_Document text_.
────

Video-MME: The First-Ever Comprehensive Evaluation Benchmark of Multi-modal LLMs in Video Analysis

Fu, Dai, Luo, Li, Ren, Zhang, Wang, Zhou, Shen, Zhang, Chen, Li, Lin, Zhao, Li, Xu, Zheng, Chen, Shan, He, Sun — May 2024 (CVPR 2025)

📄 arXiv:2405.21075 · 📥 PDF · 💻 GitHub · 🌐 Project

TL;DR: The first comprehensive benchmark for evaluating how well multimodal AI models understand video — spanning 900 videos (11 seconds to 1 hour), 6 domains, 30 categories, and 2,700 expert-annotated questions. Reveals that all models degrade on longer videos and that subtitles/audio significantly help.

Level 1 — Beginner

▼

What is this paper about?

AI models like GPT-4o and Gemini can look at images and answer questions about them. But the real world isn't a photograph — it's a video: things move, change, and unfold over time. This paper asks: how well can these AI models actually understand videos?

The answer is "not as well as you'd think" — and before this paper, we didn't even have a good way to measure it.

The report card analogy

Core idea

Think of Video-MME as building a proper report card for video-understanding AI. Before it, the existing "tests" were like giving a college student only arithmetic quizzes — too easy, too narrow, not covering enough subjects. Video-MME is the first test comprehensive enough to actually tell you how good (or bad) these models are.

What makes this benchmark special? Four things.

1. Diversity — covers lots of subjects. The benchmark spans 6 big categories (knowledge, film & TV, sports, artistic performance, daily life, and multilingual content) broken into 30 specific subtypes — football replays, cooking tutorials, documentaries, magic shows, news reports, and more.

2. Duration — short to long. Videos range from 11 seconds to 1 full hour. Understanding a 10-second clip is fundamentally different from understanding a 30-minute documentary. Most prior benchmarks only had short clips.

3. Multiple modalities — not just the picture. Beyond video frames, the benchmark tests whether models can use subtitles and audio to improve understanding. Many videos are hard to understand from visuals alone.

4. Quality — humans wrote everything. All 2,700 questions (3 per video, 900 videos) were written and reviewed by human experts, not auto-generated. Any question a model could answer without watching the video was thrown out.

Key results

75%

Gemini 1.5 Pro
(best commercial model)

59%

VILA-1.5
(best open-source model)

All models get worse as videos get longer. Gemini 1.5 Pro dropped from 81.7% on short videos to 67.4% on long ones — a 14-point cliff.

Subtitles and audio help a lot. Adding subtitles boosted Gemini 1.5 Pro by 6.2 percentage points overall, and by 10.1 points on long videos.

────

_Provided records_.

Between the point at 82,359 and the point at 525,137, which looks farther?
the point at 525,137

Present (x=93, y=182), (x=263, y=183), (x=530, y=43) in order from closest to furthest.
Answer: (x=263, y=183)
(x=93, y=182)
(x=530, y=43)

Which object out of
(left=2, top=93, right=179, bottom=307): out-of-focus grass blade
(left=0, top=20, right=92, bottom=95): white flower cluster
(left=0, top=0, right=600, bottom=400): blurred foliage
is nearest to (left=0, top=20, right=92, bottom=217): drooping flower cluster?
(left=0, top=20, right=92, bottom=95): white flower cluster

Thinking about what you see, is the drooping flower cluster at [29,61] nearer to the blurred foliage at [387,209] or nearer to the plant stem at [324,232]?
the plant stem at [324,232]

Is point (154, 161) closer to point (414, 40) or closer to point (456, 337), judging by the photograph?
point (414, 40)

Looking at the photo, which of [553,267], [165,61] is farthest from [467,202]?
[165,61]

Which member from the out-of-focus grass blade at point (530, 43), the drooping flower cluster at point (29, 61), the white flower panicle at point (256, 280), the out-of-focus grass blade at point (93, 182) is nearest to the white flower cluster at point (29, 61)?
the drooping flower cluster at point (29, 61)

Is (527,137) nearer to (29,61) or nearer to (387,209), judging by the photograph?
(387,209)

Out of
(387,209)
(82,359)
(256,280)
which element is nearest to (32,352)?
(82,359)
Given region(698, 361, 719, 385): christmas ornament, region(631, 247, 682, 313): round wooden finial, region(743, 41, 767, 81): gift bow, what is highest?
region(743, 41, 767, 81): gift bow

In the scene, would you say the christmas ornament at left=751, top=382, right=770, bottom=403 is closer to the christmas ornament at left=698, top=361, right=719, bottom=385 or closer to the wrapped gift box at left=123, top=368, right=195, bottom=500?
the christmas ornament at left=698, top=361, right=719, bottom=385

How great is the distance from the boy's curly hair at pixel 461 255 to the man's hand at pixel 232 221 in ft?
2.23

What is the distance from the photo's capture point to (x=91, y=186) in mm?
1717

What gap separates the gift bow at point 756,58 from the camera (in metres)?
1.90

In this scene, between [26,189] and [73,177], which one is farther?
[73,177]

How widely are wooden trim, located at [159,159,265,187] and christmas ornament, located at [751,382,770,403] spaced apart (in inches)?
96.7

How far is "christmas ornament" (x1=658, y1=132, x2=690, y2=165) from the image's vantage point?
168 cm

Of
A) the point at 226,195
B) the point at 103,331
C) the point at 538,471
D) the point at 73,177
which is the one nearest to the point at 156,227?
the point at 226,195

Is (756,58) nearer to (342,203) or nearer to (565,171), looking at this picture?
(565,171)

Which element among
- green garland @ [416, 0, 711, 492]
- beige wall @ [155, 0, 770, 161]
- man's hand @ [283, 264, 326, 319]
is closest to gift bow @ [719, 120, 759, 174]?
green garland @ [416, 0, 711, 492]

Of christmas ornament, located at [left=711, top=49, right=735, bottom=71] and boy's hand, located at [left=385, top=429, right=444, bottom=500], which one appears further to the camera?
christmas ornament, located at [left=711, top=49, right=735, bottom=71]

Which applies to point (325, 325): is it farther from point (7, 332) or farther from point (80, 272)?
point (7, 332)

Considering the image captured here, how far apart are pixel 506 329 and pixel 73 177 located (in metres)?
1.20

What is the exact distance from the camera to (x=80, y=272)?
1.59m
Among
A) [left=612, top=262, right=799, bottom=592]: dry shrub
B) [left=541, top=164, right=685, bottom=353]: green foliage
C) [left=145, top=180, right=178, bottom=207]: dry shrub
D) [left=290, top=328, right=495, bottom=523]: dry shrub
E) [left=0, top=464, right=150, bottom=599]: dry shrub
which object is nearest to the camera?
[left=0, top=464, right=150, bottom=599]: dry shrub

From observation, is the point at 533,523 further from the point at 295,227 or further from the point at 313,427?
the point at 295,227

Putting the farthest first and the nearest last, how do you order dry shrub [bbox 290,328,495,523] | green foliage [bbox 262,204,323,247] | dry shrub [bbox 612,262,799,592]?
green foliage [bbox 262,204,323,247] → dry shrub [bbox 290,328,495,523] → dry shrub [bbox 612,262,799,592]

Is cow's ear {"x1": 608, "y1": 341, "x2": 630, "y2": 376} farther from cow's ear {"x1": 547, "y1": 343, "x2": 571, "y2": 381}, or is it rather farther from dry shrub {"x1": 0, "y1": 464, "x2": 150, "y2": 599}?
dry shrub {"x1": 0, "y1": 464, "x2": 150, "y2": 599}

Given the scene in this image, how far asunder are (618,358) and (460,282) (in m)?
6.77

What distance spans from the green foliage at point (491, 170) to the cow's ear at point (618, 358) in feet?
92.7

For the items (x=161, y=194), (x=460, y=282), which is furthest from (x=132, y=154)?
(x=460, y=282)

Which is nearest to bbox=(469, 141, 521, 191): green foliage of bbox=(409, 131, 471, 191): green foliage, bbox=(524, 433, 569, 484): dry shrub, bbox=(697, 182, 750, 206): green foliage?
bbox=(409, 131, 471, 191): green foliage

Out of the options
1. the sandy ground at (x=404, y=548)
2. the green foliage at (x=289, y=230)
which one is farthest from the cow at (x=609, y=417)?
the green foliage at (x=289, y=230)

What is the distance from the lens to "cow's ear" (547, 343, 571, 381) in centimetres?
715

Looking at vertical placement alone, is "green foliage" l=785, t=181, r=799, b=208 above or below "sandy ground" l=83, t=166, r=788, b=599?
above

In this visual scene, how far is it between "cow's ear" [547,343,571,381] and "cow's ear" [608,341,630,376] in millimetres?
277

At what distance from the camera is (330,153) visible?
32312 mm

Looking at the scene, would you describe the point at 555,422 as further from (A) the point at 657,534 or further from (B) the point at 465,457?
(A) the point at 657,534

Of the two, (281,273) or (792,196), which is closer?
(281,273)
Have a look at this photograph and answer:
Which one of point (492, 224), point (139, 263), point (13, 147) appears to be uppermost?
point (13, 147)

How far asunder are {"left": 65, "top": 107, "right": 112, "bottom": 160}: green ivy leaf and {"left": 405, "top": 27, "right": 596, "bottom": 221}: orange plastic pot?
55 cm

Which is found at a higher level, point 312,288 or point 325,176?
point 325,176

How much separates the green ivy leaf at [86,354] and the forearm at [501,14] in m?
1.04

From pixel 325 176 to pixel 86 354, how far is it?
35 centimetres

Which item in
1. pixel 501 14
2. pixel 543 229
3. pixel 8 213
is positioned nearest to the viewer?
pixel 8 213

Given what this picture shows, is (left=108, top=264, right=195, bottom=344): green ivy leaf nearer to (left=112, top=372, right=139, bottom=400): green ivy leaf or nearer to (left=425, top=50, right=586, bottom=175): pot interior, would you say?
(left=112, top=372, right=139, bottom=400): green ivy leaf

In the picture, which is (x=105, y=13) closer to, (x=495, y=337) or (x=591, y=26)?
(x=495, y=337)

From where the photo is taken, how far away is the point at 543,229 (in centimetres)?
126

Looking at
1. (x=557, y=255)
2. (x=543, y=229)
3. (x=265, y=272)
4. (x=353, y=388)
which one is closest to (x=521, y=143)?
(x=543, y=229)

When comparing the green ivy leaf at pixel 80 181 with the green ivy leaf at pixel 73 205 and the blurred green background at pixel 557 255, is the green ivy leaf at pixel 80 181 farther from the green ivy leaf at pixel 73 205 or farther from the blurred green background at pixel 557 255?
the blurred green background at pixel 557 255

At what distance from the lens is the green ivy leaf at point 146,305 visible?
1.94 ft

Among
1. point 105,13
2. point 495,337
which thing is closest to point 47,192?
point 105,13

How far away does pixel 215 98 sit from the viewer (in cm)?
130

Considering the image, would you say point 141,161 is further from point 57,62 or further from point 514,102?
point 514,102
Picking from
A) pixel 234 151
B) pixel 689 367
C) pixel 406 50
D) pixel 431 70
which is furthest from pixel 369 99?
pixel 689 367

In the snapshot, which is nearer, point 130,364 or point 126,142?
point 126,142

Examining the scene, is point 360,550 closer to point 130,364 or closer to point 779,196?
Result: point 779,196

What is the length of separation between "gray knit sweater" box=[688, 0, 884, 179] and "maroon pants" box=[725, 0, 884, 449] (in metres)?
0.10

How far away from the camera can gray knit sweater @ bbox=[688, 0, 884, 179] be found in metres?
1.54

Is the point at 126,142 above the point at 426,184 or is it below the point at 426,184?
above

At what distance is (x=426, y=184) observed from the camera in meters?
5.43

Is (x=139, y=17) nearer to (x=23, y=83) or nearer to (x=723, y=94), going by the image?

────

_Exercise objective_. In the Video-MME text, rewrite the paragraph starting "1. Diversity — covers lots of subjects." as a short list that keeps its main facts. The data has no connection to the text.

_Reply_.
- Diversity: the benchmark covers many subjects.
- 6 categories: knowledge, film & TV, sports, artistic performance, daily life, and multilingual content.
- 30 subtypes, such as football replays, cooking tutorials, documentaries, magic shows, and news reports.